Radiotherapy is a cornerstone in the treatment of advanced CRC or mCRC, and enhancing radiosensitivity is a promising strategy to improve patients’ prognosis. However, the underlying mechanisms of radioresistance are diverse and, in particular, significantly associated with CRC stem cells. Indeed, targeting key kinases engaged in the DDR and DNA repair pathways, such as ATM/ATR, CHK1/CHK2, WEE1, DNA-PKcs and PARP1, appears to be a promising approach for improving the radiosensitivity to CRC with further insight into the molecular mechanisms underlying IR-induced DNA damage recognition and repair. This review highlights the basic, preclinical and clinical studies investigating DDR and DNA repair pathways inhibitors as a prospective strategy to potentiate the radiation response in CRC by releasing cells with unrepaired damage into mitosis and inducing more catastrophic cell death with increased release of DAMP molecules. Nevertheless, only a few of these inhibitors have been evaluated in combination with radiotherapy in limited preclinical CRC models and clinical trials, indicating that the strategy is still in its infancy in the clinical setting. Importantly, this review also describes the selective chemoradiotherapy sensitization of CRC cells provided by the synthetic lethality of these inhibitors, thus providing additional opportunities to selectively target and increase therapeutic benefits in the future.

Ideally, CRC patients should be stratified based on their genetic background of tumors, as different mutations would display variable degrees of susceptibility to these drugs in comparison to normal tissue.

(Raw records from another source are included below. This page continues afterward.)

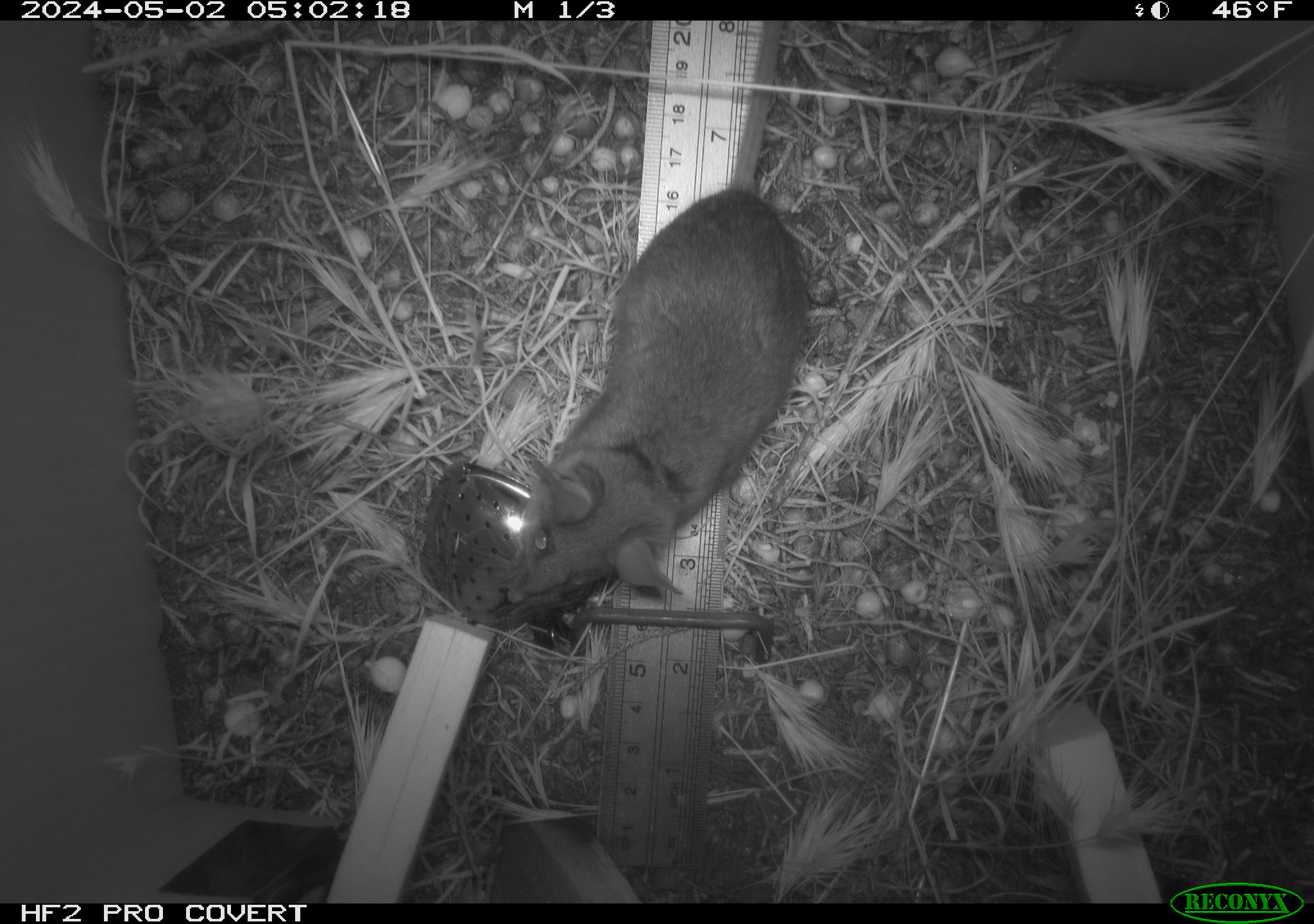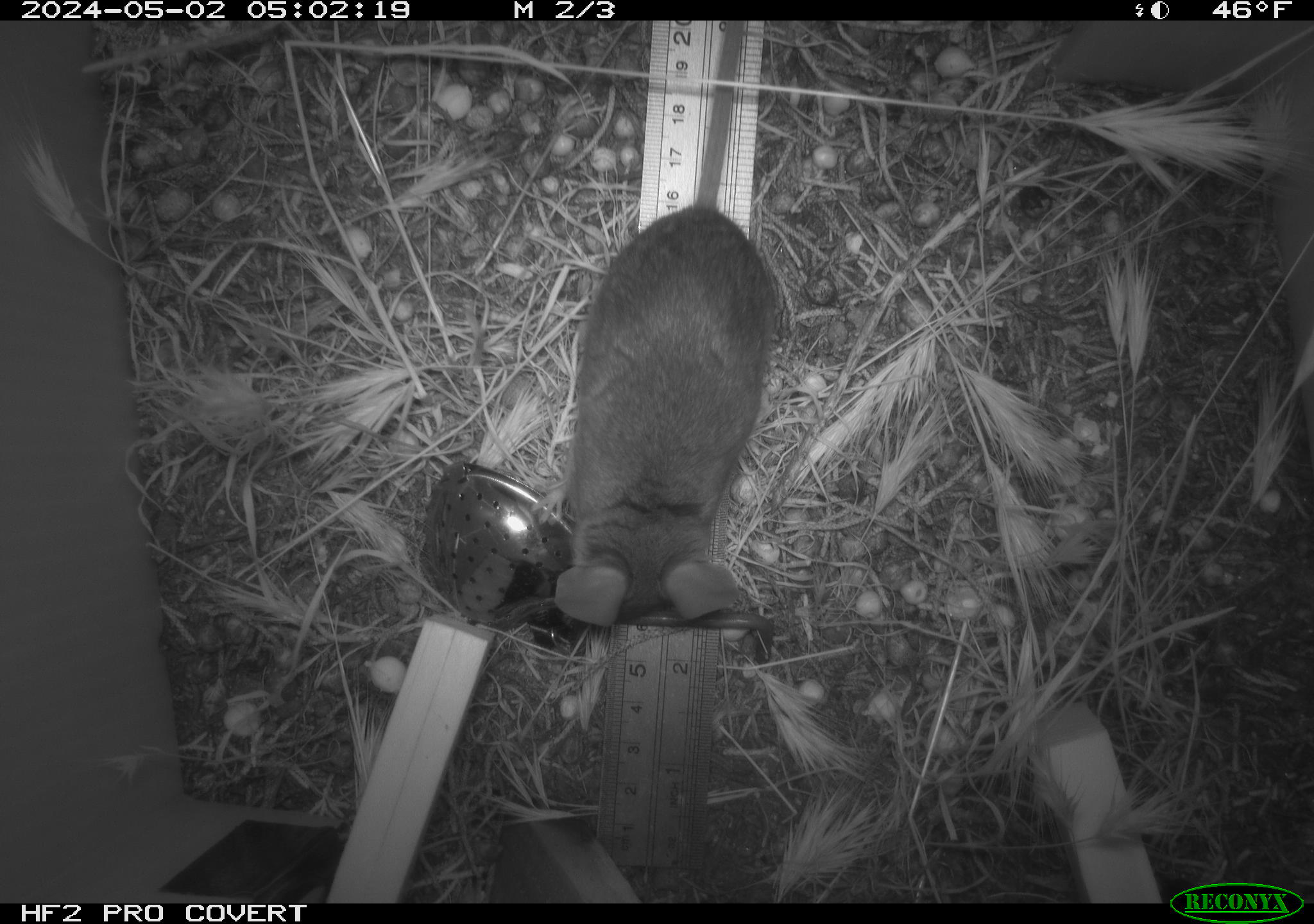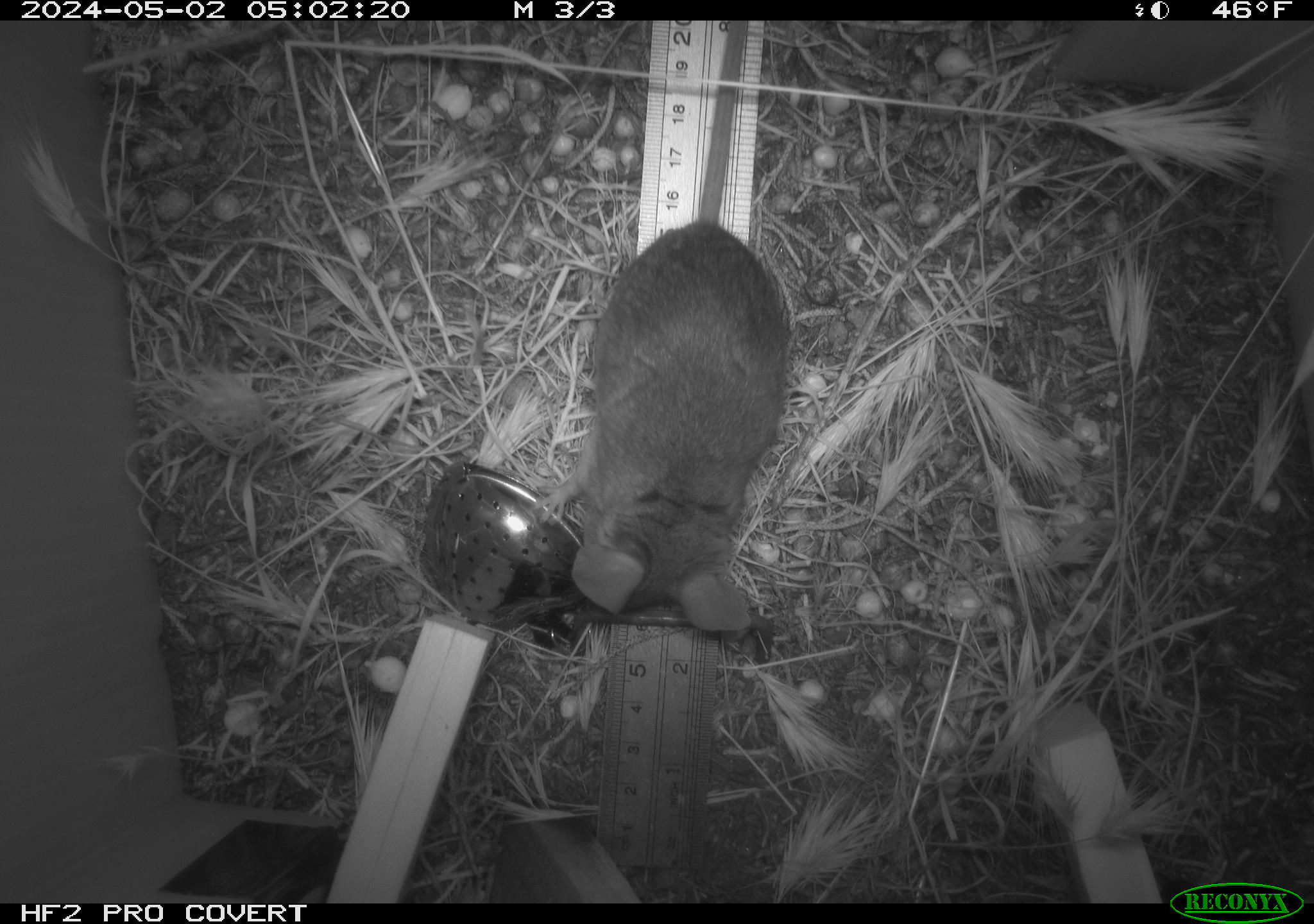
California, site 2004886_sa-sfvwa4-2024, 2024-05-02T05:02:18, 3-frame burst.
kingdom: Animalia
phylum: Chordata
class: Mammalia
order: Rodentia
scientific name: Rodentia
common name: mouse species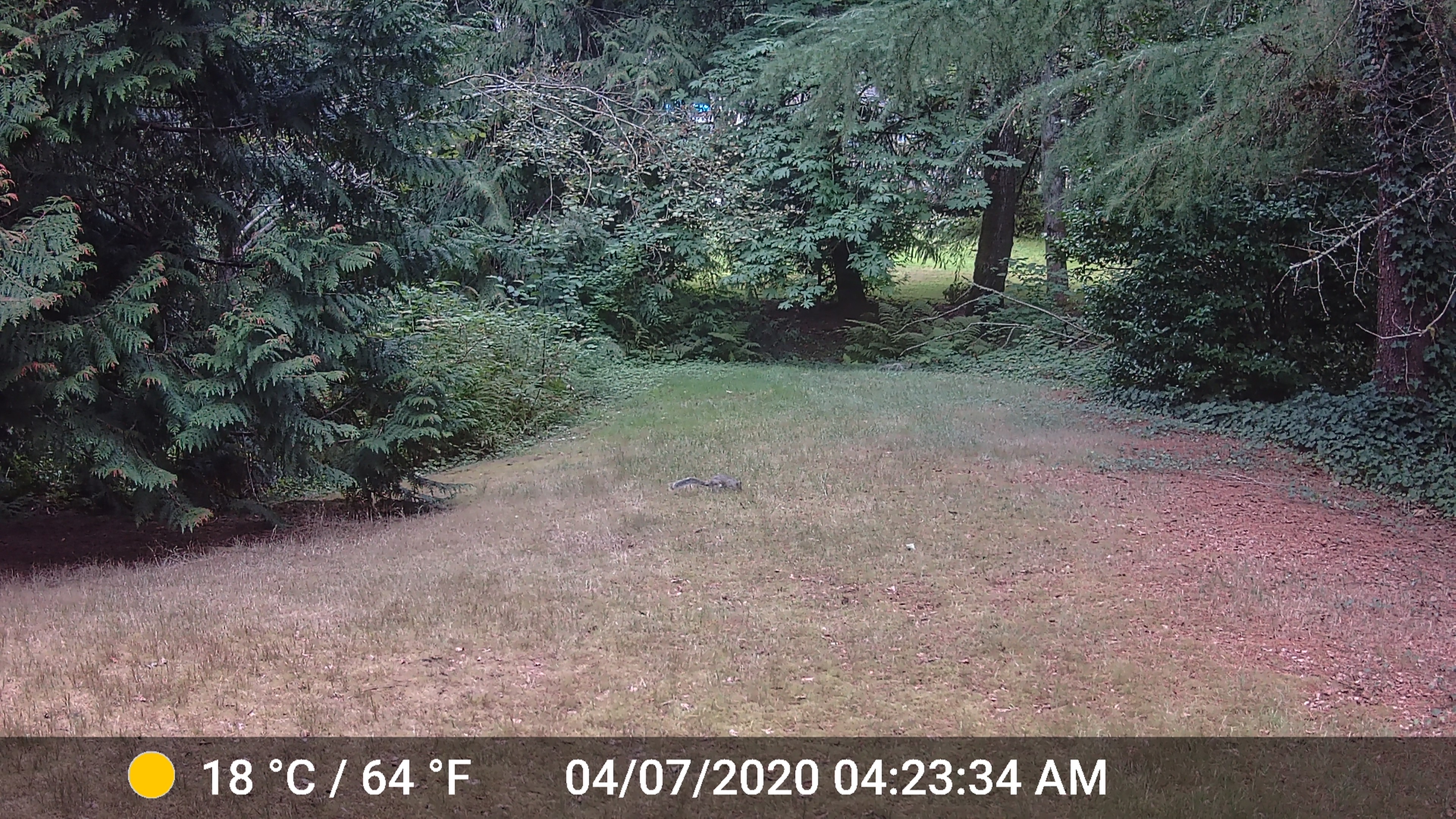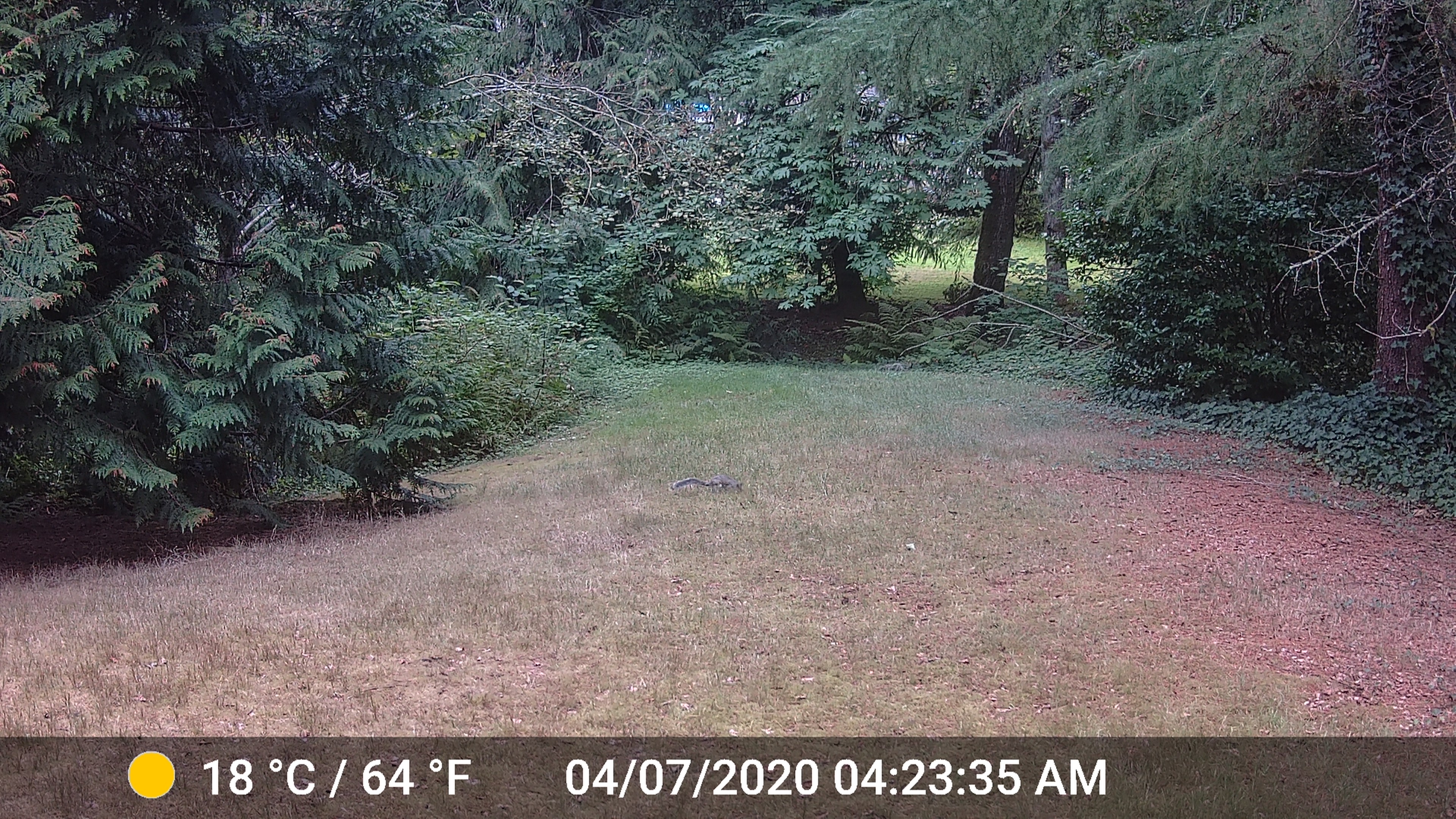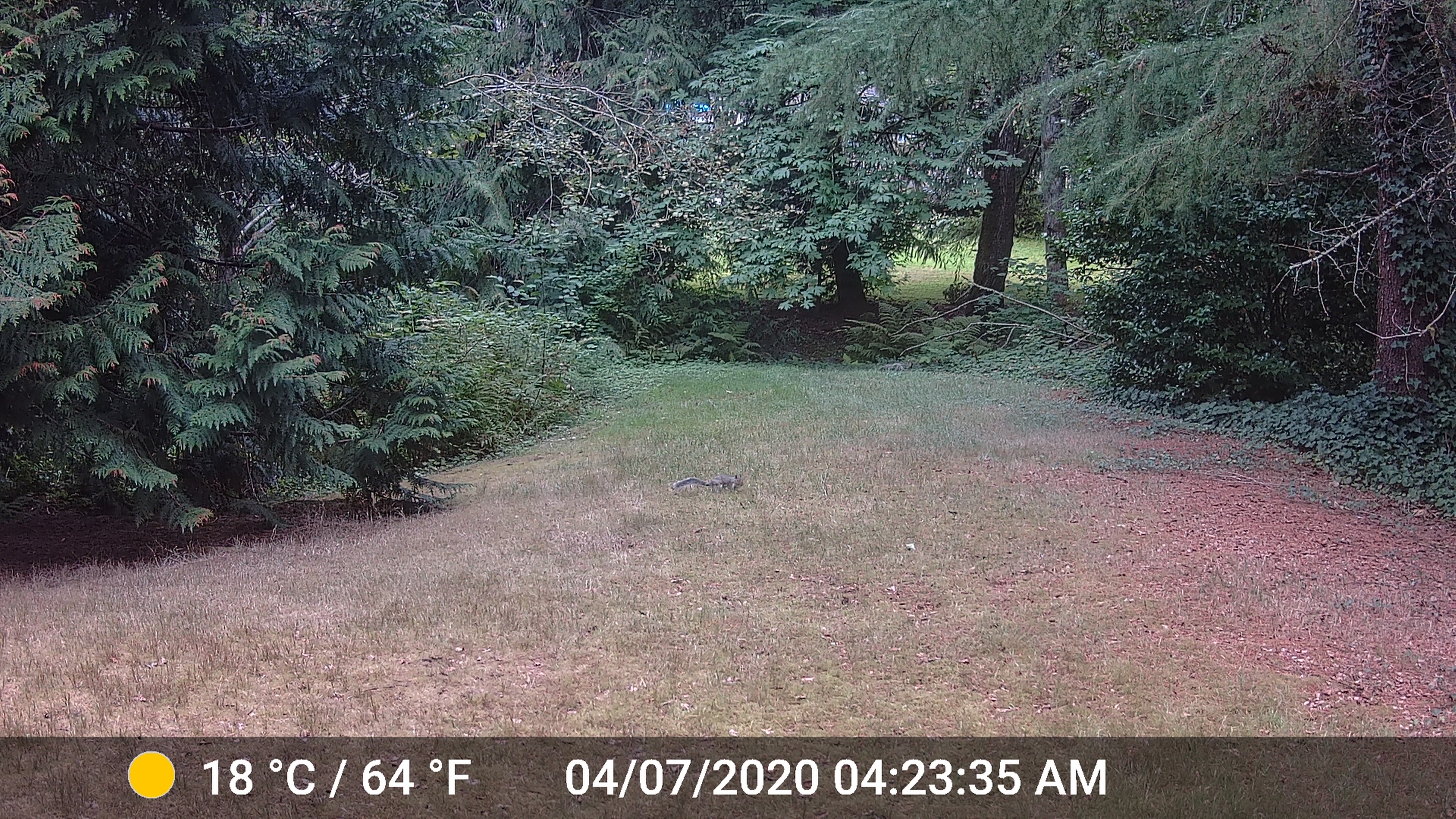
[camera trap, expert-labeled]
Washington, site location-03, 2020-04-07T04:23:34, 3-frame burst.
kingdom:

However, the toxicity of drug combinations or absence of patient selection has inhibited the clinical advancement of DDR and DNA repair pathway inhibitors in CRC. This emphasizes the urgency to identify and validate predictive biomarkers of response to these inhibitors in more clinical models to better select and stratify CRC patients, thus allowing the development of more personalized and targeted therapies that reduce the incidence of toxicity and resistance to existing inhibitors.